Car si le corps humain montré par L’Oncle de Brooklyn est physiquement rien moins que beau, il est aussi a priori repoussant tant par les pulsions dont il est le siège - ainsi qu’on l’a déjà vu - que par les (très) basses fonctions auxquelles Daniele Ciprì et Franco Maresco le vouent. Bruits de renvois et de flatulences, faisant eux-mêmes suite aux gargouillis humides de personnages bouffant ou s’étranglant, constituent autant de notes (8) d’une symphonie scabreusement organique. Cette dernière connaît son acmé lors des scènes - énigmatiques... - consacrées à un obèse anonyme vêtu de son seul slip, tapi dans le secret d’une cave où il passe son temps à bâfrer, picoler et péter, se contentant d’émettre un rituel « Certainement » en guise de salut à chacun de ses (nombreux) gaz. Véritable corps-orchestre, le personnage compose une bande-son littéralement inouïe à laquelle s’adjoignent les vociférations canines de la meute de bâtards encerclant la table de l’outremangeur... Possiblement cauchemardesque, cette représentation de l’humanité unidimensionnellement réduite à ses intestins s’impose en réalité par sa paradoxale beauté. Hommes et bêtes sont disposés dans le cadre - pourtant sordide - de manière mûrement pensée (9), créant une harmonie plastique que vient couronner un éclairage en clair-obscur à la tonalité caravagesque.

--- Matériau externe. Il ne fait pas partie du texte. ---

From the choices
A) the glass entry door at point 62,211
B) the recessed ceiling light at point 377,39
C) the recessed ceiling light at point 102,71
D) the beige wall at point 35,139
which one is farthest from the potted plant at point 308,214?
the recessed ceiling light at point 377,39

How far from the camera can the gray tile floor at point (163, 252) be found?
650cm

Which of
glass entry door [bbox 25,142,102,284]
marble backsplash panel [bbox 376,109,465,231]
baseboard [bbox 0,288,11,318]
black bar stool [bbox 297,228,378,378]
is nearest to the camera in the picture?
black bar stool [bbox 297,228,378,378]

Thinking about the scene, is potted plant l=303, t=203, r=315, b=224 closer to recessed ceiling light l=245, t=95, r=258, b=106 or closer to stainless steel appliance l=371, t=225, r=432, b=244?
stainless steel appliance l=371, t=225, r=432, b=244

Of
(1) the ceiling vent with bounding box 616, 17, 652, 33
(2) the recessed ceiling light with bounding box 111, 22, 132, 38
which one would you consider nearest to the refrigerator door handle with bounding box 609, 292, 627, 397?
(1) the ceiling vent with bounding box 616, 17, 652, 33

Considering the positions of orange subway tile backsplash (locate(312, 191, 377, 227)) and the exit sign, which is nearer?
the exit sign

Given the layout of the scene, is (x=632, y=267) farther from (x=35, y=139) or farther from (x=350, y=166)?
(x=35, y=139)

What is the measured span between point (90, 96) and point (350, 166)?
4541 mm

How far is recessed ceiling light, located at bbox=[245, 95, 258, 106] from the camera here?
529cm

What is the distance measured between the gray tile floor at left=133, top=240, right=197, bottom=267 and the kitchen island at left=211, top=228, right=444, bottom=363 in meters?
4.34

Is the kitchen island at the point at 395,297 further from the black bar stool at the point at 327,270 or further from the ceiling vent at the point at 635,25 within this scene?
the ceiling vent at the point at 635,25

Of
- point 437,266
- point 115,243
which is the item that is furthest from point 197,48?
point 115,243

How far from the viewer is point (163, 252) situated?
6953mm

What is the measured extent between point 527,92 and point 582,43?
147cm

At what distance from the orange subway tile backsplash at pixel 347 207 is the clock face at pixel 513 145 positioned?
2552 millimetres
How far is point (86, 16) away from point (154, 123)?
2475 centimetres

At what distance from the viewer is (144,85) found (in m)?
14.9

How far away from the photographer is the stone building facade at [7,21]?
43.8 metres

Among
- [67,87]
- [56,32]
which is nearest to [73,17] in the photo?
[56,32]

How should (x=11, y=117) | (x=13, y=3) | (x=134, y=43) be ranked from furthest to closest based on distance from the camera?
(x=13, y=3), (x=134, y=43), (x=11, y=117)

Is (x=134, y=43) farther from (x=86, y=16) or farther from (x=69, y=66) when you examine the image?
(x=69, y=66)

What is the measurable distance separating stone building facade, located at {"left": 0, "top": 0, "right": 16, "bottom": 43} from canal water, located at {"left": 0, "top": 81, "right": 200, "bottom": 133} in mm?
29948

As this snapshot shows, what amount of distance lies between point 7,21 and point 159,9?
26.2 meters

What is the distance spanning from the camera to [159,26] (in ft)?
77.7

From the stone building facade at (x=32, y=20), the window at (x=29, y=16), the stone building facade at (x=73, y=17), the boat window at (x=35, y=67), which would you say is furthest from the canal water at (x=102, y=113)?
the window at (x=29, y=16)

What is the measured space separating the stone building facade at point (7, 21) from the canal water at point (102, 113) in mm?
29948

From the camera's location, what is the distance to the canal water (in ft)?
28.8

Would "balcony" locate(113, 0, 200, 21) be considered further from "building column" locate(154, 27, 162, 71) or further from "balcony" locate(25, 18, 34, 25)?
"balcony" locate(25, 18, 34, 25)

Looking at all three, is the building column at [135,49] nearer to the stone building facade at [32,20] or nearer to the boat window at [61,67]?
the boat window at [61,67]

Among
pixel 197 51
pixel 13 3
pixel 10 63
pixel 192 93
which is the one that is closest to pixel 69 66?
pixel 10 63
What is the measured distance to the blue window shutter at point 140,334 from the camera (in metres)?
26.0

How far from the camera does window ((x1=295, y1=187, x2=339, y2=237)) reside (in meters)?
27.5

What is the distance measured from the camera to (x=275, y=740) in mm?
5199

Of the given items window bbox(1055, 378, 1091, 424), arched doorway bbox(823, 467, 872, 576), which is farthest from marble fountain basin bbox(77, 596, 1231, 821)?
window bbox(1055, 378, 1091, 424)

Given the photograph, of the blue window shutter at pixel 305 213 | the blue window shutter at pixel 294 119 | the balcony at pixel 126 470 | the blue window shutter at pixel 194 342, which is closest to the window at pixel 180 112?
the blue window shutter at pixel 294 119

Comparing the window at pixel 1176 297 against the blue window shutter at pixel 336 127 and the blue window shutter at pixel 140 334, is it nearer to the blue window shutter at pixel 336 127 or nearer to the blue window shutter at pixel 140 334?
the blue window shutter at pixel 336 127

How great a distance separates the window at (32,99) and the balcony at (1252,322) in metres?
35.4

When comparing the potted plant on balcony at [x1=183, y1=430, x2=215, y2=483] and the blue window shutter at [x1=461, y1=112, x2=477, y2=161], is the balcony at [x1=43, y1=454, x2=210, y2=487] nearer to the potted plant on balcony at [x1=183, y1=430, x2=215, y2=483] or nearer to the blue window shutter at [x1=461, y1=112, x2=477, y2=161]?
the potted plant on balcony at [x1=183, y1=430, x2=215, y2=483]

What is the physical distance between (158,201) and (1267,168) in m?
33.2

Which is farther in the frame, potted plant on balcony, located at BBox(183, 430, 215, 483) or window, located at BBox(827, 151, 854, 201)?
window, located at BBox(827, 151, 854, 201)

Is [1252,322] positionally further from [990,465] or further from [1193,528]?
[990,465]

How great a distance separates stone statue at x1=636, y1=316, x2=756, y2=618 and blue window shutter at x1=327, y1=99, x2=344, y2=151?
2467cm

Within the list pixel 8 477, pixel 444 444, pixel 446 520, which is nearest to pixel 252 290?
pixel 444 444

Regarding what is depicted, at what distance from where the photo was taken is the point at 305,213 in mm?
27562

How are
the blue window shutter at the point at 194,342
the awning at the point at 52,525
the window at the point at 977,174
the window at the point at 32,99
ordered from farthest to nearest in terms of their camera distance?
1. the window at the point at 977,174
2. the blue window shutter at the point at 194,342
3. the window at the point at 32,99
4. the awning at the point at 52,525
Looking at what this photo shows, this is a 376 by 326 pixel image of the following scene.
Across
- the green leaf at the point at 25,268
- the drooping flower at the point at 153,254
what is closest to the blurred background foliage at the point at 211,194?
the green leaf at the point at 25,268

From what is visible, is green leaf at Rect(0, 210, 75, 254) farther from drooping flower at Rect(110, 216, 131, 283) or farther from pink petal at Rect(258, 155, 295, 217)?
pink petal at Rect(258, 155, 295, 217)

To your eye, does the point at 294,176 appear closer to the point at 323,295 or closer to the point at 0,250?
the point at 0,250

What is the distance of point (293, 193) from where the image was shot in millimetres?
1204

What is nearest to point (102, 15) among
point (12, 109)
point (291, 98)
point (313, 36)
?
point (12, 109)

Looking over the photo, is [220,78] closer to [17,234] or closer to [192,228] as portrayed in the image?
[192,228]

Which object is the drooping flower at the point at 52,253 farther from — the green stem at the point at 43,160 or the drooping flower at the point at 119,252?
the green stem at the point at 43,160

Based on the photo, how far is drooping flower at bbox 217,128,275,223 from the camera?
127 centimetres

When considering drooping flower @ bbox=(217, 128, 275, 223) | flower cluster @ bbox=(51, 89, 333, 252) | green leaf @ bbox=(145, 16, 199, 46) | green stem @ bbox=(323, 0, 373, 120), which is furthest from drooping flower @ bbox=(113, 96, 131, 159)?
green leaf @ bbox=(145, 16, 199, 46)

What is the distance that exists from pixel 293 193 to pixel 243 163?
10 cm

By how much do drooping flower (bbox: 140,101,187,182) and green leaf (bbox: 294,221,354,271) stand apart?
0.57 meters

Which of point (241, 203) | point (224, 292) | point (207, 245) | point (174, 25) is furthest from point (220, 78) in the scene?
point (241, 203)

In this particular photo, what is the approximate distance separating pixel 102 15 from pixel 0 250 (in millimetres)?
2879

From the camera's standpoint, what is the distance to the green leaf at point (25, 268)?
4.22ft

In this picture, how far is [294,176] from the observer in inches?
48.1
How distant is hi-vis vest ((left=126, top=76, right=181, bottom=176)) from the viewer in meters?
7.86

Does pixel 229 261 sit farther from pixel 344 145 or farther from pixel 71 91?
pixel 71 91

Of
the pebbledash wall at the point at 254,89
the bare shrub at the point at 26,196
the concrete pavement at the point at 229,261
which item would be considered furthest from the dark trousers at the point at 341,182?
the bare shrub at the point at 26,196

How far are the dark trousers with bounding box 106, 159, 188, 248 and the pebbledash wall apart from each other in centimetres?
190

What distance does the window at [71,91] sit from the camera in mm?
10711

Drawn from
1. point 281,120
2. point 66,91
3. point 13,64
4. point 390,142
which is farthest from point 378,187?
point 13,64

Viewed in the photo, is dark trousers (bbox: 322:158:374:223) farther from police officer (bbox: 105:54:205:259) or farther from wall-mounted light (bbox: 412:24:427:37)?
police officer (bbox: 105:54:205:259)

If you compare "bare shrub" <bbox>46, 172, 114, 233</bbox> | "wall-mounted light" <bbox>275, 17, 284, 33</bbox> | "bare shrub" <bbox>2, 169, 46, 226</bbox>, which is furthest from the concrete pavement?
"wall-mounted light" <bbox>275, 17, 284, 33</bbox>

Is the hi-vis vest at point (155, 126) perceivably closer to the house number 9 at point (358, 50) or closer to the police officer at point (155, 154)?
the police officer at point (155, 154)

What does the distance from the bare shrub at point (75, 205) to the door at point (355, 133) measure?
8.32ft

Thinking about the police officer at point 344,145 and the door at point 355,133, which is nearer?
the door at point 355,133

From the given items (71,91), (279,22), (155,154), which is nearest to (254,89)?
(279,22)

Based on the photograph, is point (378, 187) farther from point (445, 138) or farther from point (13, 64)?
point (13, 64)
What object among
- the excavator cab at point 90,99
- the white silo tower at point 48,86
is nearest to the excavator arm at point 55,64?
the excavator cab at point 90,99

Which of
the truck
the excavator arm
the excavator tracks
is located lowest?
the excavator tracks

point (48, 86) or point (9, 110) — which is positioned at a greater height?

Et tel l’auteur du Repas d’Emmaüs, c’est avec les outils habituellement réservés à l’exaltation de la perfection que Daniele Ciprì et Franco Maresco mettent en images cinématographiques les franges les plus basses - physiques, morales, sociales - de la condition non pas seulement sicilienne mais plus largement humaine. Chez ceux des spectateurs qui accepteront d’épouser le point de vue ainsi proposé par les cinéastes, se fera alors jour une forme d’empathie pour ce qui (en temps normal) ne lui inspire sans doute que répulsion et rejet. Car, à sa manière certes singulière (10), L’Oncle de Brooklyn fait radicalement œuvre idéologique en révélant la possible beauté de "l'affreux" et en suggérant la grandeur de "l'indigne". Et c’est donc un trésor non seulement cinéphile mais aussi politique que constitue ce plus que précieux Oncle de Brooklyn.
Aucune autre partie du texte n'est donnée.